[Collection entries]
________

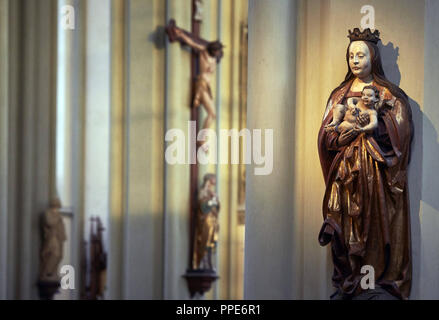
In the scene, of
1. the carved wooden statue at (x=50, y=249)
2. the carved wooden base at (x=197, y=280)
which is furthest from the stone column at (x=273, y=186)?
the carved wooden statue at (x=50, y=249)

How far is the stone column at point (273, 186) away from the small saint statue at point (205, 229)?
4.19 metres

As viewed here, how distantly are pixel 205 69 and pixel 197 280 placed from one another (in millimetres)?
2552

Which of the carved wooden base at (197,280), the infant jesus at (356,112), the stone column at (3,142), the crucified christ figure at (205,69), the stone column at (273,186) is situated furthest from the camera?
the crucified christ figure at (205,69)

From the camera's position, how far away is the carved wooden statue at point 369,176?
5.66m

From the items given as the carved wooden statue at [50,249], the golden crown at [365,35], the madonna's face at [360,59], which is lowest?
Answer: the carved wooden statue at [50,249]

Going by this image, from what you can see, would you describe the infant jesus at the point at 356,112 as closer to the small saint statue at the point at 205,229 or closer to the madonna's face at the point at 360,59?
the madonna's face at the point at 360,59

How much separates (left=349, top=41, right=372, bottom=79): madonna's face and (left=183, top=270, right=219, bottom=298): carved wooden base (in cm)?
513

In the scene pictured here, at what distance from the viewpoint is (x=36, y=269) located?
10953 mm

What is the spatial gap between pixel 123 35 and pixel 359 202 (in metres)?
5.44

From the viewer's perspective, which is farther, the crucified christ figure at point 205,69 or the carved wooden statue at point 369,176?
the crucified christ figure at point 205,69

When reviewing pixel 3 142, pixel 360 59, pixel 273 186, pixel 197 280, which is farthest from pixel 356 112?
pixel 3 142

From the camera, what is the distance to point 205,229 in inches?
409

________

PROBLEM DESCRIPTION
Edit the material from the line containing "How much separates" through the end of the material, replacing "spatial gap" with "distance" and keeping everything else the same. Return only those lines.

TASK ANSWER
How much separates (left=349, top=41, right=372, bottom=79): madonna's face and (left=183, top=270, right=219, bottom=298): carved wooden base (in cm)?
513

In the scene pictured here, at what distance from the viewpoint is (x=36, y=269) located?
10953 mm

What is the distance between pixel 123 35 and pixel 359 202 (in metres)?
5.44

From the viewer's perspective, which is farther, the crucified christ figure at point 205,69 or the carved wooden statue at point 369,176?
the crucified christ figure at point 205,69

When reviewing pixel 3 142, pixel 360 59, pixel 273 186, pixel 197 280, which is farthest from pixel 356 112?
pixel 3 142

From the camera, what is the distance to point 205,229 in inches?
409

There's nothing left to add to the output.